## Selected extract
— start —

The ladies union Aid Society in St Louis was founded by a lady named Anna Clapp, and after the war, she was the lady who presided at the first woman suffrage meeting in May 1867 in the city of St Louis. Following that meeting, by 1869 we had the first national organization meeting in St Louis, and as a part of that meeting, the women considered resolutions demanding suffrage that had been drafted by Francis Minor, who was a male partner in this movement. The other involvement of women that helped learning to organize was involvement in temperance groups. They learned leadership, involvement in the public sphere, and really were able to learn how to organize and become advocates for an issue. In 1904 we had the World's Fair in St Louis.
You might remember, meet me in St Louis, the movie about the family that lived during the World's Fair, and ladies at that point were drafted to participate in leadership by selecting nominees for awards and that sort of thing, which gave them another impetus to organize for a cause. There were problems however, in this area, the beer and liquor industries were huge and very influential, and they fought prohibition a lot, and they fought women's suffrage. They came out in their conventions that sometimes were held at St Louis, with resolutions against women's suffrage, and as a result, like today, they supported politicians who did their biddings and also came out against women's suffrage.
Our first organizations, as I said, were in St Louis, and in 1867 was the, really the first organization we know about. And that was about a year after a senator, Gratz Brown, had started discussing universal suffrage in DC. And that was in 1866 and that really inspired Virginia Minor to create the St Louis organization in 1867 and between 67 and 1901 suffragists petitioned for a state constitutional amendment enfranchising women about 18 times. Only eight of those positions came to a vote in the Missouri legislature, including the first one in 1867. Each time the Missouri legislators voted against that.
And during this whole period, we had activities by Anna Clapp, who I mentioned, as well as Adeline Cousins and her daughter, Phoebe. Adeline was active with Anna in that first organization, and throughout her life with the suffrage movement, Phoebe was an interesting woman. She was the first woman law graduate from Washington University in St Louis, and like her dad, she also became a US Marshal, and she was the first woman to ever hold that post. Phoebe pretty much gave up her law career to advocate for suffrage, and was a prolific speaker on that subject. Until Stanley in the early around 1900 she threw her weight in with the brewing industry and became an advocate for them.
And the thought was that she was so impoverished by that time that she needed the money. Another leader in St Louis was Florence Wyman Richardson. She was the founder of the St Louis Equal Suffrage League. And Florence, like other middle to upper class women, had the time and the energy to devote to the cause. One of her daughters was Florence Richardson Usher, and she was a prolific writer. She was known for keeping a scrapbook of the suffrage movement that survived and just wrote numerous articles about suffrage. Her sister, Hadley, wasn't a writer. She became the first wife of a writer known as Ernest Hemingway.

— end —

## Work to do
1 - Please repeat the suffrage passage from "Our first organizations, as" to "voted against that.", swapping "amendment" for "revision".
2 - In the suffrage passage, what organization did Florence Wyman Richardson found?
3 - Carry the suffrage passage forward from its final sentence.

## Supplied data
— start —

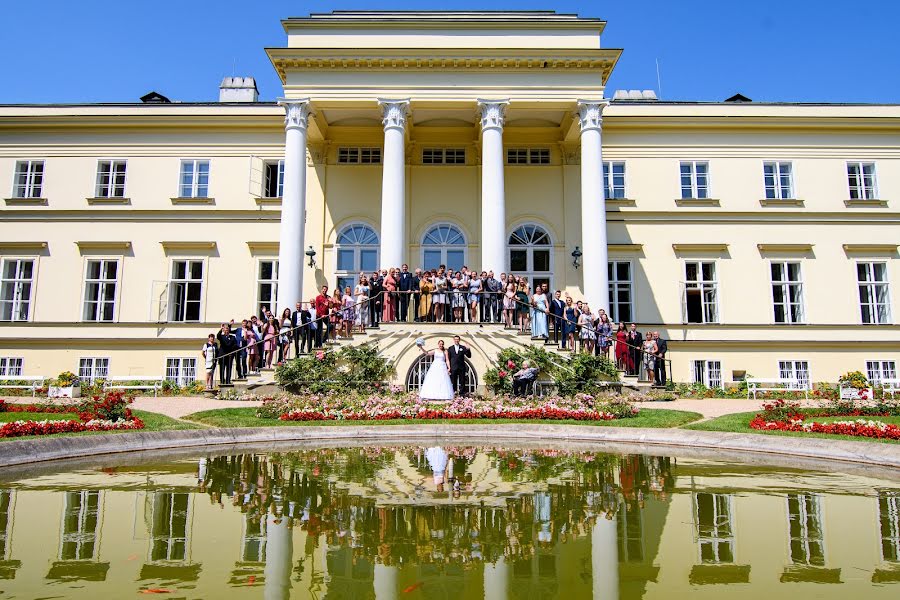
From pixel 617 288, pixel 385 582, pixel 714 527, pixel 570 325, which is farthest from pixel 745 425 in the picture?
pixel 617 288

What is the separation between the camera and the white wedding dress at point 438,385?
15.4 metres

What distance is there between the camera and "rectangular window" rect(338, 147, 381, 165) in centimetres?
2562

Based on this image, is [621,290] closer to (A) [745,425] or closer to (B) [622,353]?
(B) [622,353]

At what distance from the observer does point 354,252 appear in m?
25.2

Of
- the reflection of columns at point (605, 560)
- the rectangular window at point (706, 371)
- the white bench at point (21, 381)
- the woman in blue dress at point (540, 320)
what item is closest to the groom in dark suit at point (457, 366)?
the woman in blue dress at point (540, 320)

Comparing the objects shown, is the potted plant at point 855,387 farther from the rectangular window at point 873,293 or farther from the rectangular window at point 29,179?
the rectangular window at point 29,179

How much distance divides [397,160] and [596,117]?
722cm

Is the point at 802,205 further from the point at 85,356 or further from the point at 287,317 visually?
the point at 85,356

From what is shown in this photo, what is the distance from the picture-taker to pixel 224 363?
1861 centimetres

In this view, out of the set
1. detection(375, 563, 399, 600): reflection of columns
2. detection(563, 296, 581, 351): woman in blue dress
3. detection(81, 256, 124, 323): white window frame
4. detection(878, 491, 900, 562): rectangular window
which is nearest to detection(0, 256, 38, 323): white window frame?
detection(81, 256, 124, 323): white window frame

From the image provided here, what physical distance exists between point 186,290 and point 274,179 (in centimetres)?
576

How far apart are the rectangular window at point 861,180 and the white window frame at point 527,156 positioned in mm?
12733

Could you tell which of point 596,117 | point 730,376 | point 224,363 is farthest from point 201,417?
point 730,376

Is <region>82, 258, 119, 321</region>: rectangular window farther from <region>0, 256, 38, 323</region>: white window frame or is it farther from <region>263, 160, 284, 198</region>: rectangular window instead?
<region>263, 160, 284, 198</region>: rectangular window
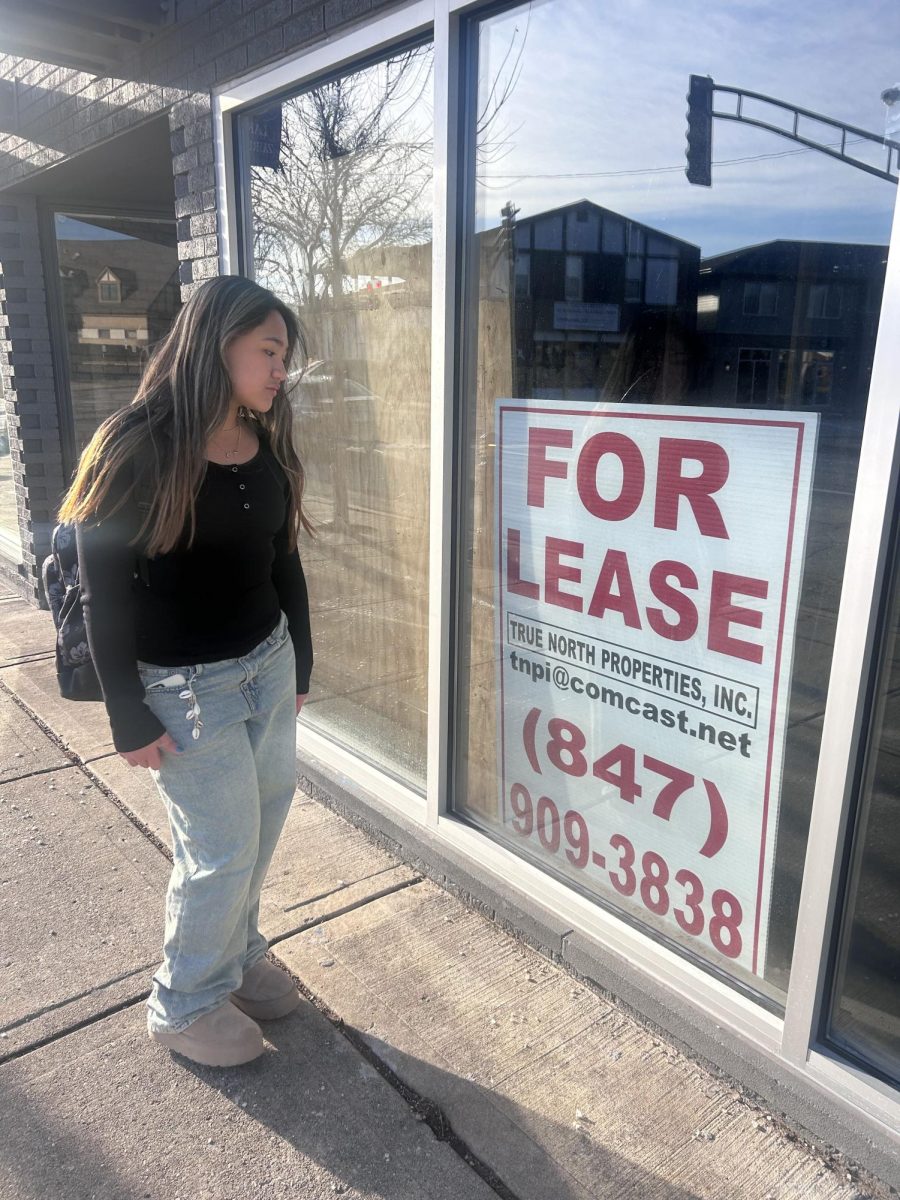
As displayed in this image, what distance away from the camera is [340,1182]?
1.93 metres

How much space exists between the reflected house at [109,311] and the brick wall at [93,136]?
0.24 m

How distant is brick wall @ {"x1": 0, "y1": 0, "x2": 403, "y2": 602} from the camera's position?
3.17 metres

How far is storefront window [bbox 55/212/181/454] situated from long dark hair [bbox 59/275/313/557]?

— end —

## Outputs for the tasks
1 -
Our first organizations, as I said, were in St Louis, and in 1867 was the, really the first organization we know about. And that was about a year after a senator, Gratz Brown, had started discussing universal suffrage in DC. And that was in 1866 and that really inspired Virginia Minor to create the St Louis organization in 1867 and between 67 and 1901 suffragists petitioned for a state constitutional revision enfranchising women about 18 times. Only eight of those positions came to a vote in the Missouri legislature, including the first one in 1867. Each time the Missouri legislators voted against that.

2 - The St Louis Equal Suffrage League.

3 -
A couple years before we had the 19th Amendment, when in 1970 our governor at that time, Frederick Gardiner, was advocating for suffrage. In April of 1919 Missouri passed suffrage for women to vote for president only. And then it was in June that the US, House and Senate passed the 19th Amendment.
CM Marihugh 08:53
In every state we have run up against the industries that did not want women to vote. It depends on the state and the industries that were present there, whether it was railways or textiles or mining, but alcohol always seemed to be present. And of course, they were afraid of reforms in prohibition. They thought women would vote for it. And it's interesting that St Louis the political machine, sounds like it's centered, it was centered on the beer industry.
Cynthia Holmes 09:28
Very much so.
CM Marihugh 09:30
So it's another example of when we see the suffragists were not just fighting against trying to convince male voters. They had active lobbyists who had money and then were fighting against them. It just made the fight even harder. Can you tell us where we're going for our first site in Missouri?
Cynthia Holmes 09:52
I am going to take you to a special place. It's known as Bellefontaine Cemetery, and it's on West Florissant road in North St Louis. And you may ask, what does that have to do with suffrage? And I will tell you, Bellefontaine Cemetery is the resting place for many, if not most, of the people that are important in Missouri suffrage story, Anna Clapp, who I mentioned, is buried there, as is Adeline Cousins and Phoebe, Virginia Minor and her husband, Francis, are buried there, as is Reece Happersett, the Registrar of voting and with St Louis, who denied Virginia the right to vote.
In addition, we have Florence Wyman Richardson and her daughter, Florence Richardson Usher, the writer and Edna Gellhorn, a very active suffragist, plus the 60 beer barons who oppose them, including Eberhard Anheuser and Adolphus Busch. They actually have a beer Baron tour in the fall, which sells out, where they sample it and visit the graves. And Bellefontaine is very proud of its suffragists. They have special monuments dedicated to them. Their website actually talks about many of these women and their place in the movement.
CM Marihugh 11:14
It's great to hear about that. Where are we going to next?
Cynthia Holmes 11:18
We're going to go to a place where there's a historical marker at 2652 Olive Street. Olive Street is in the inner city, in downtown St Louis, runs east and west. At that location, there's actually a business, Provident Counseling, but it was the location of one of Virginia Minors homes. There were several homes of hers in St Louis from time to time, but, and that's the one that there still is basically a good place to put the marker. And the women that run Providentdent Counseling were very thrilled and appreciative to have a historical marker honoring her.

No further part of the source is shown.